Andreas Herzog: Also dann noch mal für alle im Detail: Als er aus Aachen nach Bremen kam, gehört er zu den ganz Jungen, er gehörte auch zu den richtig Guten. Das konnte man schnell erkennen. Aber er gehörte auch zu den richtig Frechen. Er durfte relativ oft bei den Alten schon im Kreis mitspielen. In diesem Kreis spielten auch der Oliver Reck und ich mit. Einmal spielte der Oli Reck einen Ball auf Torsten, der danach einen Fehler machte. Als Oli Reck dann den Torsten aufforderte in den Kreis zu gehen, schimpfte der: "Sei ruhig du Lutscher, wenn du keinen vernünftigen Pass spielen kannst, dann geh zum Kalli Kamp und lass dich aufwärmen." Und so ist es mehreren älteren Spielern mit Torsten ergangen. Bis ich ihm eines Tages sagte: "Torsten, weißt du was. Der Lutscher bist eigentlich du!" Da war der Spieß umgedreht. Und der Name geboren.

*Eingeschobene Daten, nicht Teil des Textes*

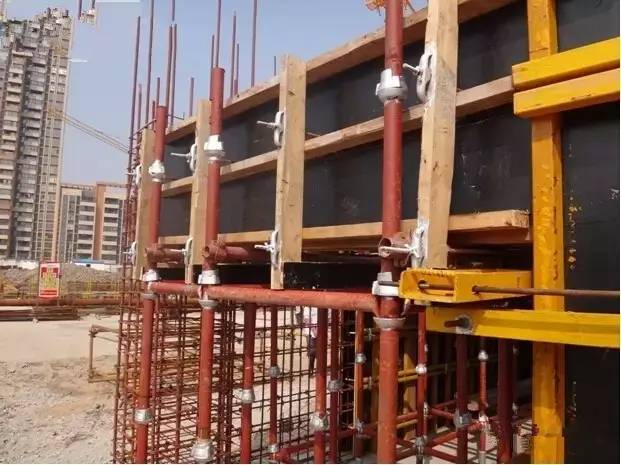 工地上必知的剪力墻、梁、板模板標(biāo)準(zhǔn)做法，超實(shí)用！_23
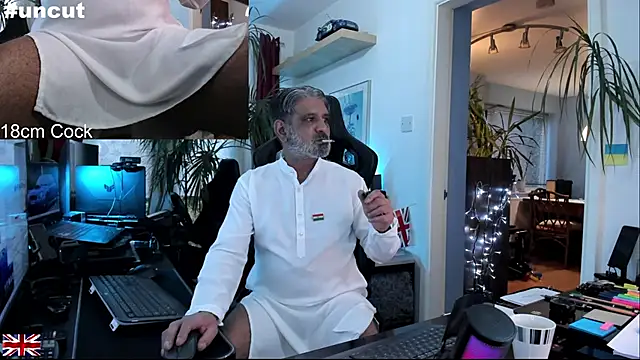 OnlineBossUK online show from 11-14-25, 03:11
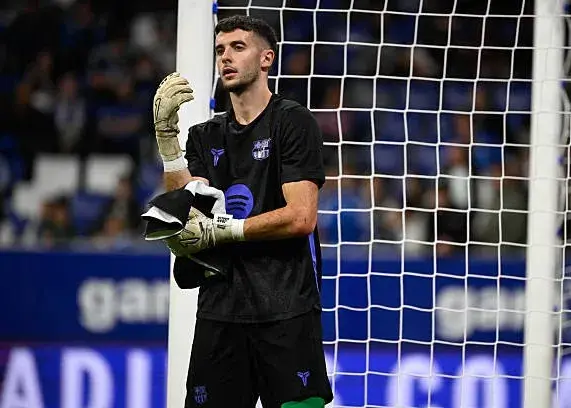 بحران گل‌خوردن بارسلونا؛ چرا همه تیم‌ها دروازه کاتالان‌ها را باز می‌کنند؟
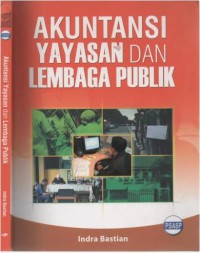 Akuntansi yayasan dan lembaga publik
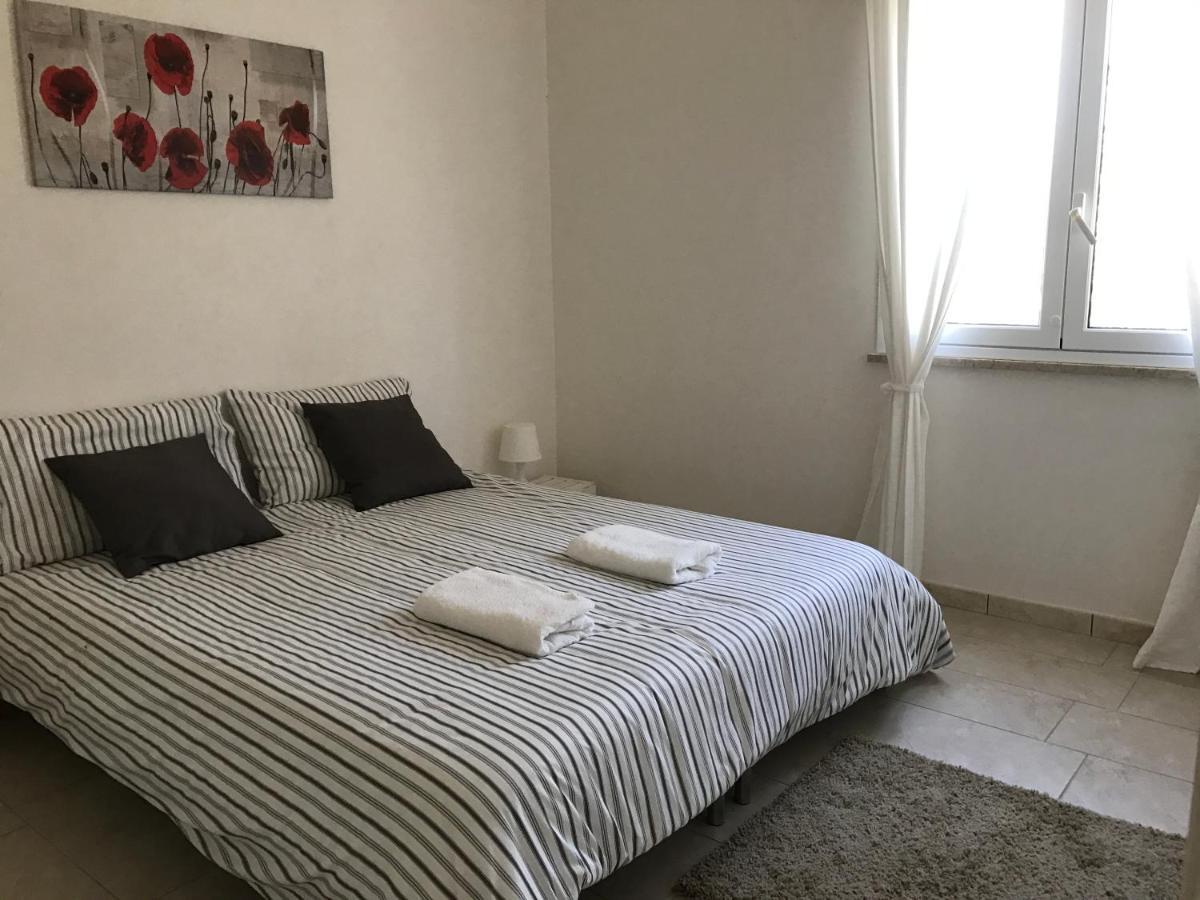 Villa Zibi&Bibbo Marsala Esterno foto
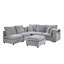 Canapé modulaire Modern-2033797184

Ein Frage zum Schluss: Am Samstag geht's für Werder nach Dortmund, musst du uns vor einem gefährlichen Amerikaner warnen!
Andreas Herzog: Nein, sie haben ein sehr jungen talentiertern US-Boy bei den Amateuren, den wir jetzt zum ersten Mal nominiert haben, aber er hat es schwer nach oben zu kommen. Er ist Stürmer und da sind die Dortmunder mit Lewandowski und Barrios ja exzellent besetzt. Der Junge ist übrigens gebürtiger Bremer. Er kommt aus Vegesack. Und hat beim 1. FC Burg, bei Lesum-Burgdamm und beim SC Weyhe gespielt und ist danach über Bremerhavenzu Hertha BSC gegangen und von dort zu Borussia Dortmund.

Drückst du Werder die Daumen gegen Dortmund.

Andreas Herzog: Auf jeden Fall.

 

Das Interview führte Michael Rudolph.